Case study 3 – IRT models for unsupervised sentiment scaling

The theoretical underpinnings of IRT models were set out in the previous chapter. Here, we briefly review them before demonstrating how to implement this class of models. However, readers should note that this class of model is cutting-edge, to the point of being considered experimental.
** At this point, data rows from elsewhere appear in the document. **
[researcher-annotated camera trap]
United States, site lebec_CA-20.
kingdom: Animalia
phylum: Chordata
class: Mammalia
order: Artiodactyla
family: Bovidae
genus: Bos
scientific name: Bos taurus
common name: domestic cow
IRT models for text analysis start with the strong assumption that texts (or authors thereof) lie along a continuum, and that this continuum directly affects their word choices in a monotonic way such that if word use is likely at one end of the spectrum, it is unlikely at the other. These assumptions are somewhat restrictive; we can only scale texts that deal with moderately narrow topics and that are subject to word choice differences. Furthermore, it is important that the sentiment continuum be that underlying continuum; else, the model will estimate whatever continuum underlies the data. A good example would be the debate about the Affordable Care Act, wherein liberals occasionally refer to it by name, while conservatives are more likely to refer to it as Obamacare. Note that for IRT methods to function, these differences only have to be probabilistic (that is, some liberals certainly call it Obamacare some of the time), and these word choice differences have to be consistent across a number of terms, not just one.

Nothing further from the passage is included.